La historia que surgió de ese proceso se centra en Pedro, un hombre que emprende un viaje a través de los contenidos de su inconsciente y lucha por escapar de un ego aterradoramente mortal, que le fue impuesto por su familia, su cultura y su sociedad.
El personaje se enfrenta en forma continua a la disyuntiva de atravesar o no la puerta de un enigmático armario, en el que se encuentran todas las respuestas esenciales del ser humano como qué es el amor, la libertad, o el tiempo.
Como en su anterior trabajo de dirección, Snorkel, Trías vuelve a preguntarse por la esencia del ser humano. Pero esta vez no lo hace desde la comedia, sino desde lo que define como un “drama metafísico”.
En su nueva puesta teatral no predomina una mirada pesimista del ser, sino una suerte de reflexión terapéutica. En este sentido, dice seguir la línea de trabajo de Jodorowsky o de las tragedias griegas, en el sentido de plantear un teatro que ayude al espectador a enfrentarse consigo mismo.
Así, su pieza teatral integra y revive los mitos del incesto, del héroe, del parricidio, de la muerte como nacimiento, de la iniciación y del pasaje a la vida adulta.“El mito tiene una función purificadora: representando contenidos del inconsciente que nos son prohibidos por la razón, exorciza los fantasmas, el lado oscuro del ser”, afirma.

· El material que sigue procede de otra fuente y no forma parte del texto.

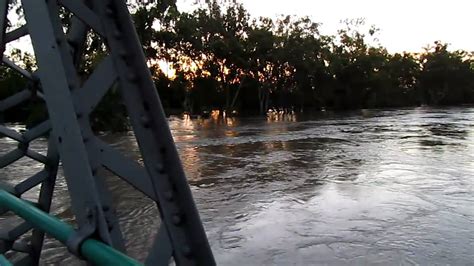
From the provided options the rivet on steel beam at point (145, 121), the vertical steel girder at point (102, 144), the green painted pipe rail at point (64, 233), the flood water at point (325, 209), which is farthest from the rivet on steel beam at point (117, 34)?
the flood water at point (325, 209)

El hecho de que todo el elenco tenga una formación artística en danza, no es casual. “Opté más por la sugestión que por las afirmaciones concretas y en esta línea su preferencia fueron los actores que pudieran asumir un intenso trabajo corporal o bien bailarines que fueran capaces de interpretar.

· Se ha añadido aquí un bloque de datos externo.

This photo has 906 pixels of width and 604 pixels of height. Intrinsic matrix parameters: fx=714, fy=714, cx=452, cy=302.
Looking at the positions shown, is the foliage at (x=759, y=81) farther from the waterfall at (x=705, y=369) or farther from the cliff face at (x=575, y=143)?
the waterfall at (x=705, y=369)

A nivel estético, su intención fue generar una atmósfera surrealista, y en esta búsqueda las viejas paredes de ladrillo del MUMI y las ruinas de la muralla de Montevideo le resultaron un entorno ideal.
En su obra, la lógica reinante será la irracionalidad propia de los sueños, en donde los saltos temporales y espaciales son moneda corriente y en donde los personajes pueden ser jóvenes en un momento y viejos al instante siguiente. En definitiva, es una obra en donde habrá mucho más lugar para el juego, la reflexión y la polisemia que para las moralejas.